Appellants respectfully appeal the rejection of claims 1-20 in the Office Action mailed on October 4, 2007. A Notice of Appeal was timely filed on January 3, 2008.

### I. REAL PARTY IN INTEREST

The real party in interest is International Business Machines Corporation, assignee of 100% interest of the above-referenced patent application.

#### II. RELATED APPEALS AND INTERFERENCES

There are no other appeals or interferences known to Appellants, Appellants' legal representative or Assignee which would directly affect or be directly affected by or have a bearing on the Board's decision in this appeal.

### III. STATUS OF CLAIMS

Claims 1-20 stand rejected under 35 U.S.C. § 101 as allegedly directed to non-statutory subject matter. Claims 1, 6, 7, 12, 13, and 18 stand rejected under 35 U.S.C. § 102(b) as allegedly anticipated by co-inventor Gustavson's own prior publication ("Superscalar GEMM-based Level 3 BLAS – The On-going Evolution of a Portable and High-Performance Library"). Claims 3, 4, 9, 10, 15, and 16 stand rejected under 35 U.S.C. § 103(a) as allegedly unpatentable over Gustavson, further in view of US Patent 6,357,041 to Pingali et al. Claims 19 and 20 stand rejected under 35 U.S.C. § 103(a) as allegedly unpatentable over Gustavson, further in view of "PLAPACK: Parallel Linear Algebra Package Design Overview" by Philip (Alpatov) et al.

Claims 1, 5-7, 11-13, 17, and 18 stand rejected under nonstatutory obviousness-type double patenting over claims 21 and 22 of co-pending application 10/671,934. Claims 3, 4, 9, 10, 15, and 16 stand rejected under nonstatutory obviousness-type double patenting over claims 21 and 22 of co-pending application 10/671,934, further in view of Pingali.

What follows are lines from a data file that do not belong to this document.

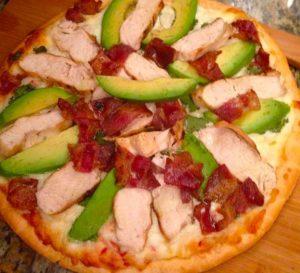 пицца с грудкой и овощами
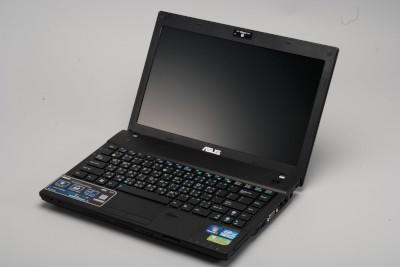 Asus B23E:防潑水加持,實用先決的商務筆電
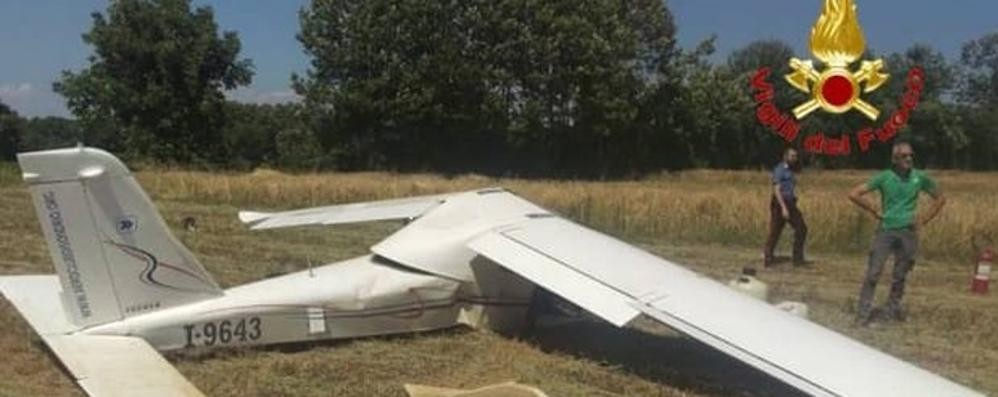 Cade ultraleggero, salvi i due piloti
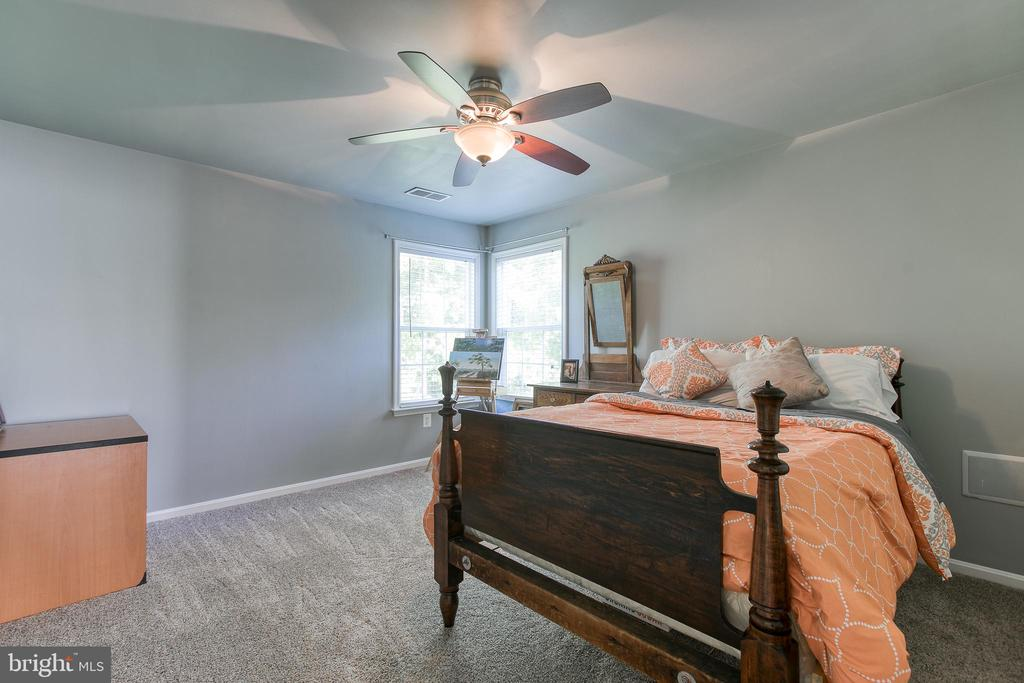Bedroom 3 with Ceiling Fan - 12 SILVERLEAF CT, STAFFORD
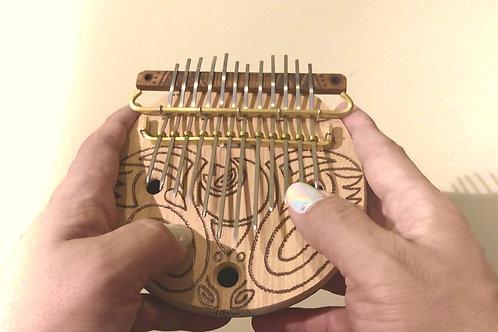 ・Bunカリンバ・親指ピアノ・「月と太陽くるくる🌀文様」12弦カリンバ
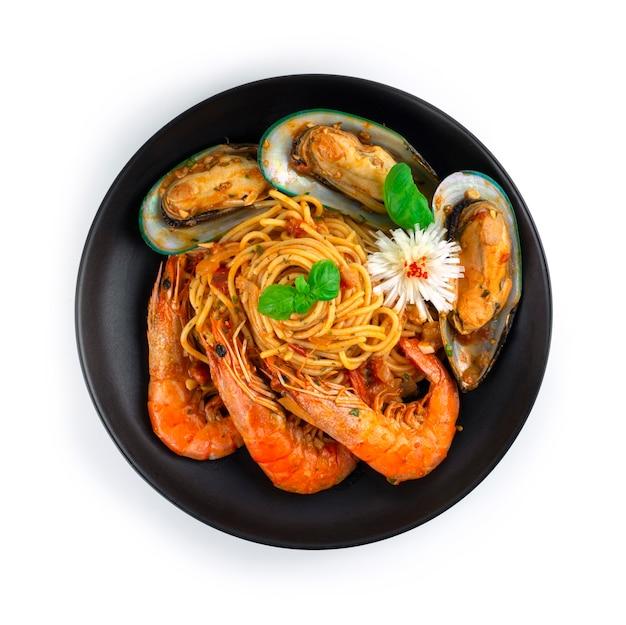 Spaghetti seafood bolognese sauce hausgemachte italienische küche fusion style dekoration mit süßem basilikum und geschnitzter lauchblütenform draufsicht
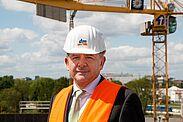Erich Harsch auf der damaligen Baustelle der dm-Zentrale in Durlach. Foto: cg
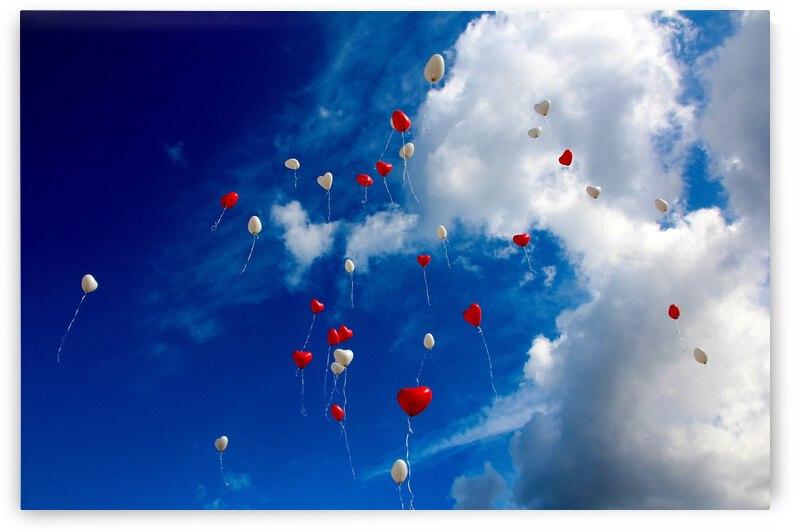 balloon s on skys by Saqib Pervaiz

All the above rejections are being appealed.

### IV. STATUS OF AMENDMENTS

A Request for Reconsideration Under 37 CFR §1.116 was filed on December 4, 2007. In the Advisory Action mailed on December 19, 2007, the Examiner indicated that the arguments in the Request for Reconsideration Under 37 CFR §1.116 were not persuasive and that the rejections of record were maintained for all claims.

# V. SUMMARY OF CLAIMED SUBJECT MATTER

As explained at lines 7-11 of page 4 of the specification, the conventional wisdom for linear algebra processing considers that only one kernel type is available for matrix multiplication. However, as explained at lines 11-14 of page 5, such limitation of having

a single kernel available for matrix multiplication forces data copying that limits efficiency of the multiplication processing.

The claimed invention, on the other hand, provides a method to reduce and/or eliminate such data copying by allowing a selection of an optimal kernel for the processing, as selected based on which matrix would most optimally reside in L1 cache.

# Bases in the specification for the claims:

1. (Rejected) A method of improving at least one of speed and efficiency when executing a level 3 dense linear algebra processing on a computer (lines 5-7 of page 3; lines 5-7 of page 4), said method comprising:

automatically setting an optimal machine state on said computer for said processing by selecting an optimal matrix subroutine from among a plurality of matrix subroutines stored in a memory that could alternatively perform a level 3 matrix multiplication processing (lines 9-11 of page 3; lines 5-10 of page 4; lines 12 of page 10).

7. (Rejected) An apparatus (200, Fig. 2), comprising:

a memory (221, Fig. 2) to store matrix data to be used for a processing in a level 3 dense linear algebra program;

a processor to perform said processing (211, Fig. 2; line 18 of page 13 through line 16 of page 14); and

a selector (211, Fig. 2) to select an optimal one of a plurality of possible matrix subroutines to that could alternatively perform said processing, thereby automatically setting said apparatus into an optimal machine state to perform said processing (lines 9-11 of page 3; lines 5-10 of page 4; lines 12 of page 10).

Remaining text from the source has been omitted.